_Extrait du texte_
────────────────
Jeudi jour glorieux. Jour des seigneurs. Jour du Suprême. Comme la vie de pigiste est au-delà de la simple précarité juste une existence misérable, (
lui, il en parle avec brio - comme à son habitude) il faut bien aller vendre sa force de travail ailleurs pour arrondir les fins de mois - surtout quand on a un déménagement en vue. Nota Bene : JE CHERCHE TOUJOURS UN APPART...
Elle nous avait trouvé un plan "travaillonspluspourgagnerplusetvoyonsgratuitementleconcertdeNTM". Le fameux Bercy de reformation du groupe devait être enregistré et le cd du live vendu 10 minutes après la fin du concert. (Excellente idée pour se faire plus de thunes, jouer à mort sur l'émotionnel, l'achat compulsif)
15h : On croise Kool Shen. La journée commence bien. Je feins un air détaché du genre "bah ouais, c'est Kool Shen quoi, normal" et puise dans toutes mes réserves, des heures passées à pratiquer les Exercices Spirituels de Saint-Ignace de Loyola pour ne pas me rouler à ses pieds en hullulant de plaisir.
────────────────
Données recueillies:
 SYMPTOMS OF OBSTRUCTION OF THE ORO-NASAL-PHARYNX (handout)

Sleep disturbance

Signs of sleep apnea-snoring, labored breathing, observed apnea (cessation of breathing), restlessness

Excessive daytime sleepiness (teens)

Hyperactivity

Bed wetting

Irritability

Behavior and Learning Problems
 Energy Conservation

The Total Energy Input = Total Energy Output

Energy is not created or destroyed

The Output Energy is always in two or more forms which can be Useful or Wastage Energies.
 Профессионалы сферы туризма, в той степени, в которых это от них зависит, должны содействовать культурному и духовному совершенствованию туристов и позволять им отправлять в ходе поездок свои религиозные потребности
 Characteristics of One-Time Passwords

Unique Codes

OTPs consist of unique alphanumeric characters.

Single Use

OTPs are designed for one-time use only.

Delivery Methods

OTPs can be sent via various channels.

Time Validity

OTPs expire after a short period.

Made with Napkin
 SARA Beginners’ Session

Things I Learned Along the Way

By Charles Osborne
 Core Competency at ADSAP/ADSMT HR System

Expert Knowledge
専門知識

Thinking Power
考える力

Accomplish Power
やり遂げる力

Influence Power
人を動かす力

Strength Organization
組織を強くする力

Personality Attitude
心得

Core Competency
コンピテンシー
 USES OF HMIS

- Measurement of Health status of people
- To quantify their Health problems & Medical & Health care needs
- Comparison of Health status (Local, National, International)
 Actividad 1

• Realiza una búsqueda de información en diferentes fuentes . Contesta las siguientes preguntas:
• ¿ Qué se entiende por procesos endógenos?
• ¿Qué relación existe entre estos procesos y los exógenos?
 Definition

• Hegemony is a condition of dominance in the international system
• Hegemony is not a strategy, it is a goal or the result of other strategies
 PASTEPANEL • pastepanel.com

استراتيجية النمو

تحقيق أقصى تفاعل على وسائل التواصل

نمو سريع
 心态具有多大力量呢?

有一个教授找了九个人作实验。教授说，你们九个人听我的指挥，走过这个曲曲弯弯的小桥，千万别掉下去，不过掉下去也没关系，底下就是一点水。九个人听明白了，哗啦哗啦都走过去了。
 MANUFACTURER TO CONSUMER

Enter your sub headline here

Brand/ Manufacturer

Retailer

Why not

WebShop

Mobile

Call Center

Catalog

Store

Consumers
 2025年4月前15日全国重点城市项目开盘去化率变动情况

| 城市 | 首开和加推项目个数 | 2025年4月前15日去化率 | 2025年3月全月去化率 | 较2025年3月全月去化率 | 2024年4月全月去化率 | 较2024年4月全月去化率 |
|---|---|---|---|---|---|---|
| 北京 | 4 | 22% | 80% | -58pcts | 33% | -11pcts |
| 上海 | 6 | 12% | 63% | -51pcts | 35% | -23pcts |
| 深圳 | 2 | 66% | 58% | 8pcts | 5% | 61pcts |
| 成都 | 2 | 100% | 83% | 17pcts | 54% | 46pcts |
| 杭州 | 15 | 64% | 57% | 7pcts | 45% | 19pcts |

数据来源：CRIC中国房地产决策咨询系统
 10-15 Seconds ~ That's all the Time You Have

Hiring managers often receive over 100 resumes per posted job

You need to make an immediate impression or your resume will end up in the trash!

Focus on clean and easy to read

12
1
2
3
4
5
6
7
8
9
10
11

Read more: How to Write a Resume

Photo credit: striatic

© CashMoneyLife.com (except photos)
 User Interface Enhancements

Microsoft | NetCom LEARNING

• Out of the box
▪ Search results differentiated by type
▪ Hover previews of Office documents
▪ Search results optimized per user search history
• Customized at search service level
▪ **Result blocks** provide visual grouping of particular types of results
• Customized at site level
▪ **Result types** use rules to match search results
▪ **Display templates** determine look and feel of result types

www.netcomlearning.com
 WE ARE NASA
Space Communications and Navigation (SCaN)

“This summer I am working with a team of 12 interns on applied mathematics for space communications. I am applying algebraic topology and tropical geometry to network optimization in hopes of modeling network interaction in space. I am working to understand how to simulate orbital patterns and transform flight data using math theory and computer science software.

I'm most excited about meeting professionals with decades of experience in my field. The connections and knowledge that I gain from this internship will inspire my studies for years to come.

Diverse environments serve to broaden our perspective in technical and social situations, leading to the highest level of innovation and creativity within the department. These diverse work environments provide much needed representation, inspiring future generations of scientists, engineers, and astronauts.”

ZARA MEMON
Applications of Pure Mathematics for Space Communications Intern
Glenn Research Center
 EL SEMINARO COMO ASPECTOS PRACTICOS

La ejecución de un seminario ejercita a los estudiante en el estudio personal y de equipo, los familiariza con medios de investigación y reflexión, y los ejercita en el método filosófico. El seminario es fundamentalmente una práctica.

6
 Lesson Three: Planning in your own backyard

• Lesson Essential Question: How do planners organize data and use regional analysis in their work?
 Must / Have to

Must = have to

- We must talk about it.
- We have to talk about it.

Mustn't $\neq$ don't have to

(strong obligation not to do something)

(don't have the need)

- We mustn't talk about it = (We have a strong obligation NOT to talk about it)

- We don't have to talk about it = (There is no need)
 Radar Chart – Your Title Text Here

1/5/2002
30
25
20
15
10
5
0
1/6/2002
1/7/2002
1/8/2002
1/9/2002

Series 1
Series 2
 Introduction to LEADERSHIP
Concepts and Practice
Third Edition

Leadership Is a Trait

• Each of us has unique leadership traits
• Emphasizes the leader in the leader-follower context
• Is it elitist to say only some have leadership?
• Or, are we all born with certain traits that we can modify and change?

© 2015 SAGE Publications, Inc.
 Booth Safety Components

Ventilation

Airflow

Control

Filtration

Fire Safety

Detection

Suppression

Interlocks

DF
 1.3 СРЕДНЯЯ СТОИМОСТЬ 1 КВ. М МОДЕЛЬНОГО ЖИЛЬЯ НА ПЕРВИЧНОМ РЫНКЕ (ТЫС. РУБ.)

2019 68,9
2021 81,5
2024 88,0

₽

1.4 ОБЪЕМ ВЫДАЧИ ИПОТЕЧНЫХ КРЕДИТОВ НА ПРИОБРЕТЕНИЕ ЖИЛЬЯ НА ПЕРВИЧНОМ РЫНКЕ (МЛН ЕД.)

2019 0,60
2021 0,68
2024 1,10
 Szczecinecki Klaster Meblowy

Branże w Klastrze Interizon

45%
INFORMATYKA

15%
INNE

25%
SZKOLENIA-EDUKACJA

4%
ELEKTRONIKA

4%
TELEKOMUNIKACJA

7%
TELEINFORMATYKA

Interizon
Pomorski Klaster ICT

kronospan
────────────────
_Votre consigne_
D'après l'extrait du texte, combien de temps après la fin du concert le CD du live devait-il être vendu ? Ces enregistrements proviennent d'une autre source.

_Réponse rédigée_
Le CD devait être vendu dix minutes après la fin du concert.